■ **Source material**:
···
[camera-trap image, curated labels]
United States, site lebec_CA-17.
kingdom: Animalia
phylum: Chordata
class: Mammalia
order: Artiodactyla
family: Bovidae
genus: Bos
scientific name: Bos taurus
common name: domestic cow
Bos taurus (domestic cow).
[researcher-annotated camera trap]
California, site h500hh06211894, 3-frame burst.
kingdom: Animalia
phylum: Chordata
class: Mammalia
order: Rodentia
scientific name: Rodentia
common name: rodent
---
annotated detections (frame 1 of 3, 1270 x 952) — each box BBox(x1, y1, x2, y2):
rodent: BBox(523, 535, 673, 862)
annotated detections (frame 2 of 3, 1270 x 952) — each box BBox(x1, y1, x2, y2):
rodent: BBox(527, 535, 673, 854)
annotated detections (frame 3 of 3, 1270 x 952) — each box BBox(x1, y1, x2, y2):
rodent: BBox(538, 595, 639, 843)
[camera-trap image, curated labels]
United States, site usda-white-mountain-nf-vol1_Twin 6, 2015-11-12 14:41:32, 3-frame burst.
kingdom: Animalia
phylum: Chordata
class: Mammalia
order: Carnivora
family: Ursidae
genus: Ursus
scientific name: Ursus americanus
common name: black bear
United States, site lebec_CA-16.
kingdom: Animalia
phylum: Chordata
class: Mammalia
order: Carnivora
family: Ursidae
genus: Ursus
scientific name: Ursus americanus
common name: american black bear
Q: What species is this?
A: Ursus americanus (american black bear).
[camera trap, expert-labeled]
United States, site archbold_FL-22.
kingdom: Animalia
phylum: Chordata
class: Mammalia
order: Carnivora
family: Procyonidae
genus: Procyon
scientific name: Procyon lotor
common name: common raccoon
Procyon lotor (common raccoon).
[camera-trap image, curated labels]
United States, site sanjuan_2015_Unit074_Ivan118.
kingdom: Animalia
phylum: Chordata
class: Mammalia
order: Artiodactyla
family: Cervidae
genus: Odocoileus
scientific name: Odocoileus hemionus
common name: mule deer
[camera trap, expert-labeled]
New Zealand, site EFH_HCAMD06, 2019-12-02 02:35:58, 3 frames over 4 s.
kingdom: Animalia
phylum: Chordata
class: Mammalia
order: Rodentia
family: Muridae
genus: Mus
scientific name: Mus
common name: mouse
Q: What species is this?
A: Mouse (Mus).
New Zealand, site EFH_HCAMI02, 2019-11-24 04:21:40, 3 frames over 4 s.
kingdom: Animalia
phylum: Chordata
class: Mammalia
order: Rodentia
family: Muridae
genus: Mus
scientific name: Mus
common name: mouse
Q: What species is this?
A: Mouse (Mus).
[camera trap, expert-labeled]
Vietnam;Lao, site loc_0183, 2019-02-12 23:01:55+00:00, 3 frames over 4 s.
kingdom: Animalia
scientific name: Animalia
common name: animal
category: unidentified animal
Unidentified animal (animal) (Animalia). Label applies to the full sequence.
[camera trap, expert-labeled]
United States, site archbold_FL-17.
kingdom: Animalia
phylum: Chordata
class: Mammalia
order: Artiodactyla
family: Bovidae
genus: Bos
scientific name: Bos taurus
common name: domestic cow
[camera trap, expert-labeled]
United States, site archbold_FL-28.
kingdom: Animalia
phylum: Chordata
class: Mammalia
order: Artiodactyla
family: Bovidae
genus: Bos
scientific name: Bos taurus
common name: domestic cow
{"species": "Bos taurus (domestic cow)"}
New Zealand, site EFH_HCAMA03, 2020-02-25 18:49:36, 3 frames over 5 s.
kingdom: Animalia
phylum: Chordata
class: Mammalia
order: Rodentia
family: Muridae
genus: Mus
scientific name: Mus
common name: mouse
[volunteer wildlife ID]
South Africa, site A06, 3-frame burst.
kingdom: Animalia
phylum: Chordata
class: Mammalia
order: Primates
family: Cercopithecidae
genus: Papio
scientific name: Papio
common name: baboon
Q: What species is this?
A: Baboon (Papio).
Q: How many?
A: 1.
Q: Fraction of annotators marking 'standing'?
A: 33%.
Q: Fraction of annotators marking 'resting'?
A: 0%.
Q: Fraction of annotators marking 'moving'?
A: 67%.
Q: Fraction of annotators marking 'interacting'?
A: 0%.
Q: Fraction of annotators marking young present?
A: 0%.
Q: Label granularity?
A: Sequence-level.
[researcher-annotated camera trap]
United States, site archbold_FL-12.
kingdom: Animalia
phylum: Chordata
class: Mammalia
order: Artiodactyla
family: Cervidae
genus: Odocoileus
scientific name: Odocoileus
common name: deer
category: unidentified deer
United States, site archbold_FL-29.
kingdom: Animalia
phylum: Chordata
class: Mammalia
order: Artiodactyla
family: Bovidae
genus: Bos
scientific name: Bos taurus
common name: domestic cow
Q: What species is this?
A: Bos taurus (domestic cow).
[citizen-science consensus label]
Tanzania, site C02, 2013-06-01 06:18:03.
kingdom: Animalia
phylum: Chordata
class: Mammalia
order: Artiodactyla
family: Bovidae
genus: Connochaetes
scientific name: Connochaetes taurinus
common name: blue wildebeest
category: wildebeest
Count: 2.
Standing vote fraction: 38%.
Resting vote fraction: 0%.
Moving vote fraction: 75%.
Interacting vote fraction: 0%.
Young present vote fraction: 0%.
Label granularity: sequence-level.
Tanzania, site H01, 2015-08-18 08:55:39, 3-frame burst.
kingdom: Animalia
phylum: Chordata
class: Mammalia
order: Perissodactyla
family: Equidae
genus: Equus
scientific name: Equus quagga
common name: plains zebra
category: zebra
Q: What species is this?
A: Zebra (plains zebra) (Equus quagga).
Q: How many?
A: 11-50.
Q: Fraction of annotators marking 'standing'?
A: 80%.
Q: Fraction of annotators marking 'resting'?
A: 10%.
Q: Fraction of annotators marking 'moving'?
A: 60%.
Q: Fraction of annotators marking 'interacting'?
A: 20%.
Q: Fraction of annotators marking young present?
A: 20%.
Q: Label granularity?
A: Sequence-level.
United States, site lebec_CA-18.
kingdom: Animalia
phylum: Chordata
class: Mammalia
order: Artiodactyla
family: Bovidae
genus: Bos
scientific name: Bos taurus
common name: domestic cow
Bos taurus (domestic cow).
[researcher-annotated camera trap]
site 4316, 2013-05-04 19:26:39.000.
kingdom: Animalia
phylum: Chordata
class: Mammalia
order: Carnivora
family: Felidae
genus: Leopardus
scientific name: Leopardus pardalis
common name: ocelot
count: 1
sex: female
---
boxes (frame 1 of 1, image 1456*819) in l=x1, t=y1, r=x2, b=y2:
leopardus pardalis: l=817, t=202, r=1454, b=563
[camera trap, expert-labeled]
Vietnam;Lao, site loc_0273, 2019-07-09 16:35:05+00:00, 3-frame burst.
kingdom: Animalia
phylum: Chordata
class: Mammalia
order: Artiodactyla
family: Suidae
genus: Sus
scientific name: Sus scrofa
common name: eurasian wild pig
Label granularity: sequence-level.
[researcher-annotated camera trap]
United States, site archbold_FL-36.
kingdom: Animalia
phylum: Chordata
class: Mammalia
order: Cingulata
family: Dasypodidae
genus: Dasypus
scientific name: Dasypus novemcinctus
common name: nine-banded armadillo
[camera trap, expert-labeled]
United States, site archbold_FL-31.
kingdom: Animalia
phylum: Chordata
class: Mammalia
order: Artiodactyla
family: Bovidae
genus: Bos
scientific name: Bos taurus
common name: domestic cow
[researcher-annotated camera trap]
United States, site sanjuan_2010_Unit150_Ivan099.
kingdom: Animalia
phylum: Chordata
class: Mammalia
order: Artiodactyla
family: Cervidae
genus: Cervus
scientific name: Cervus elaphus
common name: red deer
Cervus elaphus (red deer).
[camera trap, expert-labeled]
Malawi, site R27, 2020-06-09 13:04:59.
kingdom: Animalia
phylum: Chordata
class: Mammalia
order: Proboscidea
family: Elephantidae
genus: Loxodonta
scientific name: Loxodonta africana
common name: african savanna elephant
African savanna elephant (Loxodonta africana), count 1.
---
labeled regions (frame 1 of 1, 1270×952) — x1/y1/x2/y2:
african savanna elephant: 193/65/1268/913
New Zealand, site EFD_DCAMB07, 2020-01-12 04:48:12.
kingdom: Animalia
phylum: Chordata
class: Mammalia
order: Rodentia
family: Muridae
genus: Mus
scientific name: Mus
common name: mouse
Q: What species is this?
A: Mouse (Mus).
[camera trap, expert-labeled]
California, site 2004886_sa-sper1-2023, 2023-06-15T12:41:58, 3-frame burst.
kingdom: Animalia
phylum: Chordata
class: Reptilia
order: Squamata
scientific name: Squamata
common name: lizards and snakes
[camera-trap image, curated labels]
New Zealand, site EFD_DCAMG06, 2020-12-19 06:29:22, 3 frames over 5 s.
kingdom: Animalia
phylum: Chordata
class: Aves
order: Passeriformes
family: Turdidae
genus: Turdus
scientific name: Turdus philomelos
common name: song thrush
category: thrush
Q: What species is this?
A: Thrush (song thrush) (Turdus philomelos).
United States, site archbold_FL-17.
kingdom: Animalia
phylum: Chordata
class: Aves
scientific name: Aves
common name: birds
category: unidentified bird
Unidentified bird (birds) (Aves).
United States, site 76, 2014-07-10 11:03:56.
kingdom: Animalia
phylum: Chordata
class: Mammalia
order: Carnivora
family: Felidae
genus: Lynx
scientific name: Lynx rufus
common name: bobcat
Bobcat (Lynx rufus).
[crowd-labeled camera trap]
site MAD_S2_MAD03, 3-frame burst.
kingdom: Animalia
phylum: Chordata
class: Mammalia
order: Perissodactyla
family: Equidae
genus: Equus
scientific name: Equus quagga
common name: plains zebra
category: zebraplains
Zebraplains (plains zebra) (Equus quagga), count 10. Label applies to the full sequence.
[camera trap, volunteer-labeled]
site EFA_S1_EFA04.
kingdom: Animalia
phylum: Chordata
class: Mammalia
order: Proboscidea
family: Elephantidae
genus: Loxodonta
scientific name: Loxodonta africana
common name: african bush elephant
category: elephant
···
■ **Your instructions**:
Beginning at the line above with "United States, site lebec_CA-18." and finishing at the line with "New Zealand, site EFD_DCAMB07, 2020-01-12", return each line exactly and return nothing else.

■ **Exercise result**:
United States, site lebec_CA-18.
kingdom: Animalia
phylum: Chordata
class: Mammalia
order: Artiodactyla
family: Bovidae
genus: Bos
scientific name: Bos taurus
common name: domestic cow
Bos taurus (domestic cow).
[researcher-annotated camera trap]
site 4316, 2013-05-04 19:26:39.000.
kingdom: Animalia
phylum: Chordata
class: Mammalia
order: Carnivora
family: Felidae
genus: Leopardus
scientific name: Leopardus pardalis
common name: ocelot
count: 1
sex: female
---
boxes (frame 1 of 1, image 1456*819) in l=x1, t=y1, r=x2, b=y2:
leopardus pardalis: l=817, t=202, r=1454, b=563
[camera trap, expert-labeled]
Vietnam;Lao, site loc_0273, 2019-07-09 16:35:05+00:00, 3-frame burst.
kingdom: Animalia
phylum: Chordata
class: Mammalia
order: Artiodactyla
family: Suidae
genus: Sus
scientific name: Sus scrofa
common name: eurasian wild pig
Label granularity: sequence-level.
[researcher-annotated camera trap]
United States, site archbold_FL-36.
kingdom: Animalia
phylum: Chordata
class: Mammalia
order: Cingulata
family: Dasypodidae
genus: Dasypus
scientific name: Dasypus novemcinctus
common name: nine-banded armadillo
[camera trap, expert-labeled]
United States, site archbold_FL-31.
kingdom: Animalia
phylum: Chordata
class: Mammalia
order: Artiodactyla
family: Bovidae
genus: Bos
scientific name: Bos taurus
common name: domestic cow
[researcher-annotated camera trap]
United States, site sanjuan_2010_Unit150_Ivan099.
kingdom: Animalia
phylum: Chordata
class: Mammalia
order: Artiodactyla
family: Cervidae
genus: Cervus
scientific name: Cervus elaphus
common name: red deer
Cervus elaphus (red deer).
[camera trap, expert-labeled]
Malawi, site R27, 2020-06-09 13:04:59.
kingdom: Animalia
phylum: Chordata
class: Mammalia
order: Proboscidea
family: Elephantidae
genus: Loxodonta
scientific name: Loxodonta africana
common name: african savanna elephant
African savanna elephant (Loxodonta africana), count 1.
---
labeled regions (frame 1 of 1, 1270×952) — x1/y1/x2/y2:
african savanna elephant: 193/65/1268/913
New Zealand, site EFD_DCAMB07, 2020-01-12 04:48:12.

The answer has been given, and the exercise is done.